▸ **Consigne 1**: Relevez, dans l'ordre, toutes les heures placées en tête des entrées du journal de bord.
▸ **Consigne 2**: Recopiez le passage du journal de bord qui va de « Et pour marquer » jusqu'à « milles à parcourir. » inclus.

08H00 (dans mon temps à moi !), 4 nœuds de moyenne et 56 milles de parcourus pendant la nuit. Le vent a bien baissé et je suis maintenant toutes voiles dehors (GV avec un ris tout de même). Cap au 215°, et à 00°07’ de latitude Nord. L’instant approche...
Pour ce qui est de la voie d’eau, je viens de retirer l’équivalent d’un gros seau d’eau, soit environ 12 litres. Ça fait donc (12 /15 = 19,2), à peu-près 20 litres par jour. Ça va, c’est gérable. La déchirure de la GV n’a pas bougé. J’attaque la relecture de 99F de Begbeder.

09H55, 00°00’00" ! La Boiteuse vient de franchir l’Equateur par 29°27’ de longitude Ouest ! YES !!!!
Et pour marquer le coup, j’ai mis un short et je vous ai immortalisé ce grand moment !



Comme s’il avait conscience de l’importance du moment, un oiseau vient saluer le bateau et son équipage. Touline joue dans le fond du cockpit avec le muselet de la bouteille de Champomy... Je pense qu’elle finira par devenir placomusophile.

12H00, bon, comme je m’en doutais j’ai un peu moins bien marché ces dernières 24H (98 milles), mais ce n’est pas grave. On reste dans des moyennes tout à fait correctes pour moi. Nous sommes au bon plein maintenant et la vitesse ainsi que le confort devraient aller en s’améliorant. Il nous reste 520 milles à parcourir.

15H00, j’aimerais dormir un peu, ne serait-ce que pour passer le temps, mais je n’arrive pas à fermer l’œil plus d’une heure l’après-midi... Le vent a pas mal baissé et tourné légèrement à l’Est. Je ne vais guère plus vite que 3,5 nœuds. Il fait chaud.

16H05, je viens de relire l’ensemble de mes notes. Et beh ! Ça va vous en faire de la lecture ! Sans parler des photos et des vidéos !
Je pense que je vous tronçonnerais tout ça en trois épisodes, histoire que vous ne vous intoxiquiez pas avec ma prose.

YES !
17H20, vous savez de quoi j’ai envie ? Là, maintenant, tout de suite ? De plein de choses.

▸ **Données enregistrées**:
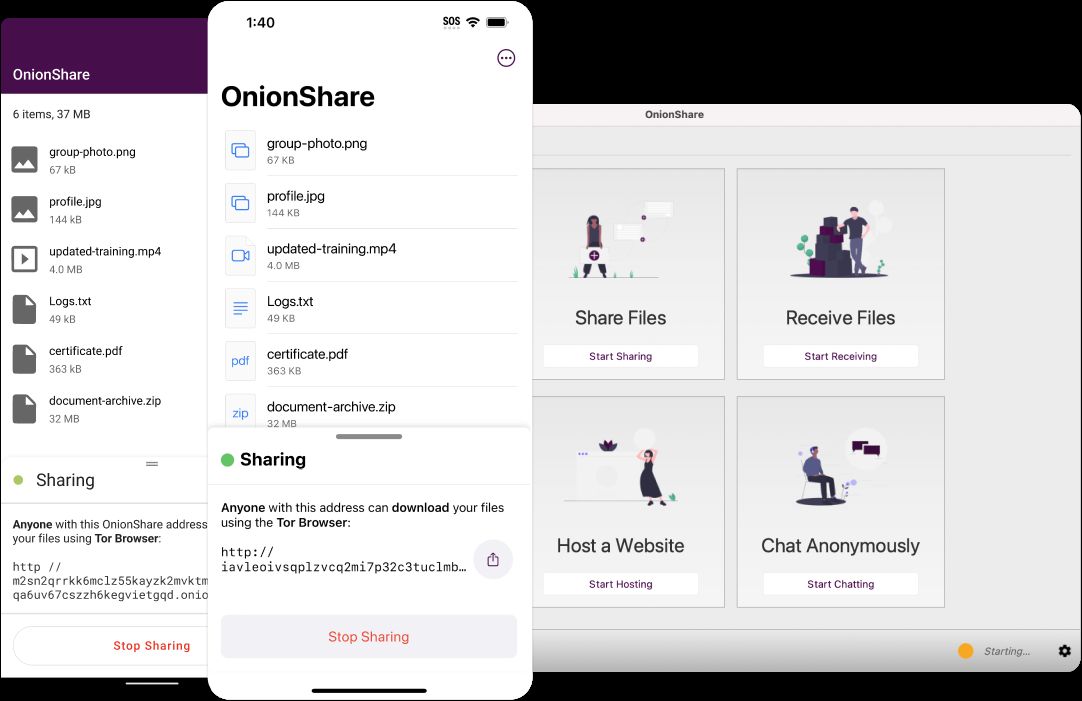 OnionShare: Anonymné a bezpečné zdieľanie súborov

▸ **Votre réponse 1**: 08H00, 09H55, 12H00, 15H00, 16H05, 17H20

▸ **Votre réponse 2**:
Et pour marquer le coup, j’ai mis un short et je vous ai immortalisé ce grand moment !



Comme s’il avait conscience de l’importance du moment, un oiseau vient saluer le bateau et son équipage. Touline joue dans le fond du cockpit avec le muselet de la bouteille de Champomy... Je pense qu’elle finira par devenir placomusophile.

12H00, bon, comme je m’en doutais j’ai un peu moins bien marché ces dernières 24H (98 milles), mais ce n’est pas grave. On reste dans des moyennes tout à fait correctes pour moi. Nous sommes au bon plein maintenant et la vitesse ainsi que le confort devraient aller en s’améliorant. Il nous reste 520 milles à parcourir.